Quais foram tuas referências ao longo do teu amadurecimento como escritora?
Eu fiz Escola Técnica depois e eu lia todos os livros de poesia que eu achava na biblioteca. Quando eu tinha uns 15 anos, um amigo, o Andrei Cunha, me emprestou um livro da Ana Cristina Cesar, e quando eu li fiquei tão impactada, porque eu não sabia que podia escrever poesia daquele jeito. Eu estava acostumada com uma poesia mais tradicional, muito boa também - lia muito Drummond, Bandeira, mas aí chegou a Ana Cristina Cesar, com uma dicção super diferente. A partir disso fui procurando outras mulheres que tivessem vozes diferentes. Comecei a ler muita coisa em inglês, enveredei pela poesia americana e inglesa. Acho que até hoje busco outras vozes e poetas que não conheço.

Como o feminismo permeia tua literatura e tua forma de escrever?
A gente não consegue escapar muito de quem a gente é. A nossa vida, o nosso contexto, acaba influenciando a forma como a gente se relaciona e as respostas que a gente dá para o mundo. Sendo uma mulher cisgênero, minha vida é diferente de uma mulher trans, então a gente vai falar de coisas diferentes e dependendo da nossa preocupação estética a gente vai falar de uma maneira diferente. Isso não significa que por ser mulher tem que fazer uma poesia feminista. Foi bem importante para mim ter escrito Um útero é do tamanho de um punho, um livro sobre mulheres, que me ajudou a entender muita coisa. Quando escreve, a gente consegue desdobrar o nosso pensamento e chegar em um lugar onde tu não chegaria de outra forma. Para mim, como poeta, foi importante porque investiguei a fundo esse tema das mulheres e também me preocupava muito em como ia fazer isso.

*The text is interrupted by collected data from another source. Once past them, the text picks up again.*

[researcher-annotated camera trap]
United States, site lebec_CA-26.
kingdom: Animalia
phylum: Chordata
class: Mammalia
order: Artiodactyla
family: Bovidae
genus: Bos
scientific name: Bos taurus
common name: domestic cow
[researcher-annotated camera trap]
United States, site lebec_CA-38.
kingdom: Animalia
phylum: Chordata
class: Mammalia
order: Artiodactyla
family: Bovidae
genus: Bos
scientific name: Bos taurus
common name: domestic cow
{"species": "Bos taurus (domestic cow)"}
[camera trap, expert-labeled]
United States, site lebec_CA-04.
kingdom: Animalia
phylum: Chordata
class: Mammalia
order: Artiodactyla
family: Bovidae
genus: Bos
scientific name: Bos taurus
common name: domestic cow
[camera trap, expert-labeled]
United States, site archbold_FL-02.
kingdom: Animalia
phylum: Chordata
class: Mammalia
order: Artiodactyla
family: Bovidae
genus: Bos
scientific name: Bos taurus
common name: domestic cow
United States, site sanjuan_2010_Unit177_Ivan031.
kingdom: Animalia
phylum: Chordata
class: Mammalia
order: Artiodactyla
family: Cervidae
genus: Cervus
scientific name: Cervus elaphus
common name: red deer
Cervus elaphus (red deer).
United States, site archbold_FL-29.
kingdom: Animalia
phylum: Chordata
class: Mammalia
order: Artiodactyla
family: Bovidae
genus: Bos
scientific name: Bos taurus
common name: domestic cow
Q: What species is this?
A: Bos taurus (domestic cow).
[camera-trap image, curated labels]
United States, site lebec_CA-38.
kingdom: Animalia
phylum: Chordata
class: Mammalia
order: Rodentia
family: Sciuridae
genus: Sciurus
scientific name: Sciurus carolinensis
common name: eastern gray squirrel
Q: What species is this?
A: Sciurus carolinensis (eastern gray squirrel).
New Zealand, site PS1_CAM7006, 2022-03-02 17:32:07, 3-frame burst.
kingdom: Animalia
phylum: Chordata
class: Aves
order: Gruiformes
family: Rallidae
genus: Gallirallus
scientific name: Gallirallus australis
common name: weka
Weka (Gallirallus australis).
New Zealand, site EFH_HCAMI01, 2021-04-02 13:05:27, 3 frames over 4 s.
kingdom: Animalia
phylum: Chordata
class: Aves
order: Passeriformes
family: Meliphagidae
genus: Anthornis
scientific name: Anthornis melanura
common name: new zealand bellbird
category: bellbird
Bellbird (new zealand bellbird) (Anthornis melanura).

Como é ser uma das vozes da poesia brasileira dos últimos anos?​
Fico feliz que muita gente tenha lido meu livro e que tenha servido de inspiração para outras mulheres. Até hoje recebo mensagens de pessoas que leram o livro e de alguma forma se sentiram tocadas ou começaram a pensar de uma forma diferente sobre o que é ser mulher.

Como aconteceu a tua aproximação com o Vitor Ramil?
Eu só tinha lançado meu primeiro livro, Rilke shake, pela Cosac Naify, mesma editora que o Vitor publicou Satolep. Nós tínhamos o mesmo editor, o Augusto Massi, que perguntou ao Vitor se ele me conhecia e deu o livro. O Vitor disse que imediatamente começou a musicar os meus poemas. Ele sempre foi um dos meus cantores favoritos e morava a uma quadra e meia da minha casa, mas eu nunca falei com o Vitor em Pelotas, sempre deixei ele em paz. Quando o Vitor me escreveu em 2009 pra contar que estava musicando os meus poemas eu estava morando na Holanda. Eu acho que ele trouxe muito da estética dele para os poemas. As canções eu vejo como um trabalho em conjunto.

Ele traduz muito bem o tom irônico do teu texto…
E traz uma profundidade para os poemas. Tem uma canção sobre um violinista num avião caindo, é um monólogo dramático. Ler o poema sem a música parece uma coisa de um cara que simplesmente se resignou que vai morrer, e o Vitor traz mais camadas para a música, traz uma angústia mais acentuada. Ele traz mais camadas para o poema, vira outra coisa.

O teu último livro, Canções de atormentar, nasceu já de uma performance musical. Isso te aproximou da música?
É uma performance que eu faço com a minha companheira Juliana Perdigão, com quem sou casada, que é cantora e musicista. Fomos convidadas para participar de uma série de performances de poesia e música em São Paulo. Eu tinha musicado uns poemas eu mesma com meu violãozinho, pedi pra Juliana dar a contribuição musical dela. A gente gostou tanto que fizemos mais três. Pretendo fazer mais parcerias musicais, pra mim música é tão importante quanto literatura, às vezes até mais.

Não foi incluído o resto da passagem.